Climate bifurcation during the last deglaciation
1College of Life and Environmental Sciences, University of Exeter, Hatherly Laboratories, Prince of Wales Road, Exeter EX4 4PS, UK
2School of Environmental Sciences, University of East Anglia, Norwich NR4 7TJ, UK
3Aquatic Ecology and Water Quality Management, Wageningen University, Wageningen, The Netherlands
Abstract. The last deglaciation was characterised by two abrupt warming events, at the start of the Bølling-Allerød and at the end of the Younger Dryas, but their underlying causes are unclear. Some abrupt climate changes may involve gradual forcing past a bifurcation point, in which a prevailing climate state loses its stability and the climate tips into an alternative state, providing an early warning signal in the form of slowing responses to perturbations. However, the abrupt Dansgaard-Oeschger (DO) events during the last ice age were probably triggered by stochastic fluctuations without bifurcation or early warning, and whether the onset of the Bølling-Allerød (DO event 1) was preceded by slowing down or not is debated.
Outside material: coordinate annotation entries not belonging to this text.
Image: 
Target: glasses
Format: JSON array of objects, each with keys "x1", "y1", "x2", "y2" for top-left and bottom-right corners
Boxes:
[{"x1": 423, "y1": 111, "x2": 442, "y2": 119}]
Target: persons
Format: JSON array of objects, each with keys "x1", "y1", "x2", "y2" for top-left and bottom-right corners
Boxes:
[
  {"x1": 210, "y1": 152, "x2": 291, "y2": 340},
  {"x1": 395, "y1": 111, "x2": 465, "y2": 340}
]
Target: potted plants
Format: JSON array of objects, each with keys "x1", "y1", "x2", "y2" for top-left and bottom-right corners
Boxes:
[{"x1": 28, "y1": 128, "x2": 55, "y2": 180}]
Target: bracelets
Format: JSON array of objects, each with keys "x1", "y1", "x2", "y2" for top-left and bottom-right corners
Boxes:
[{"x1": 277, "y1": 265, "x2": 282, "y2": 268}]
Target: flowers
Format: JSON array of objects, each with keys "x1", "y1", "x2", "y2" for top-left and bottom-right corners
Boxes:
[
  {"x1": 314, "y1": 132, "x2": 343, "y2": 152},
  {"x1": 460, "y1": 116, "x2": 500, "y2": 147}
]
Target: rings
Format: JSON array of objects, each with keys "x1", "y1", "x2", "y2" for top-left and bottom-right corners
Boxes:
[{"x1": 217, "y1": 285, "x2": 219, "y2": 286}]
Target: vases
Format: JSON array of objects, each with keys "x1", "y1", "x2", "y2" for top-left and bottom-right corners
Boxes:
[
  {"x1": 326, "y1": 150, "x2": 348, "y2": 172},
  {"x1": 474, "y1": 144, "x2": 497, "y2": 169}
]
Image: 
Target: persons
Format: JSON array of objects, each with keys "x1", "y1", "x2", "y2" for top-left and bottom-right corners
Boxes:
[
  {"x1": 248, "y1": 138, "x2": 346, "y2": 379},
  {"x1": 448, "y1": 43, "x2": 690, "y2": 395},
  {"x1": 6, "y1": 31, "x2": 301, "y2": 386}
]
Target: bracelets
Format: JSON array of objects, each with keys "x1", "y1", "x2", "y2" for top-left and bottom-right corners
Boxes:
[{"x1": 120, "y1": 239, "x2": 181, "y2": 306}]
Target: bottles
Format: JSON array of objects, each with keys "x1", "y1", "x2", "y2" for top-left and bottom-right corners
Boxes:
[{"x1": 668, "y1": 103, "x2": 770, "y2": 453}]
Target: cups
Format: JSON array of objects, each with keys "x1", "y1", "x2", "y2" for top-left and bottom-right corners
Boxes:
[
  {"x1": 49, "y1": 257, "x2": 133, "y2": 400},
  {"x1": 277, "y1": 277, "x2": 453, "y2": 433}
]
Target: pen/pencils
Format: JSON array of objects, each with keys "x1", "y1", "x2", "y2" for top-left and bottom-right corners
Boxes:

Here we show that the interval from the Last Glacial Maximum to the end of the Younger Dryas, as recorded in three Greenland ice cores with two different climate proxies, was accompanied by a robust slowing down in climate dynamics and an increase in climate variability, consistent with approaching bifurcation. Prior to the Bølling warming there was a robust increase in climate variability but no consistent slowing down signal, suggesting this abrupt change was probably triggered by a stochastic fluctuation. The Bølling warming marked a distinct destabilisation of the climate system, which excited an internal mode of variability in Atlantic meridional overturning circulation strength, causing multi-centennial climate fluctuations. There is some evidence for slowing down in the transition to and during the Younger Dryas. We infer that a bifurcation point was finally approached at the end of the Younger Dryas, in which the cold climate state, with weak Atlantic overturning circulation, lost its stability, and the climate tipped irreversibly into a warm interglacial state. The lack of a large triggering perturbation at the end of the Younger Dryas, and the fact that subsequent meltwater perturbations did not cause sustained cooling, support the bifurcation hypothesis.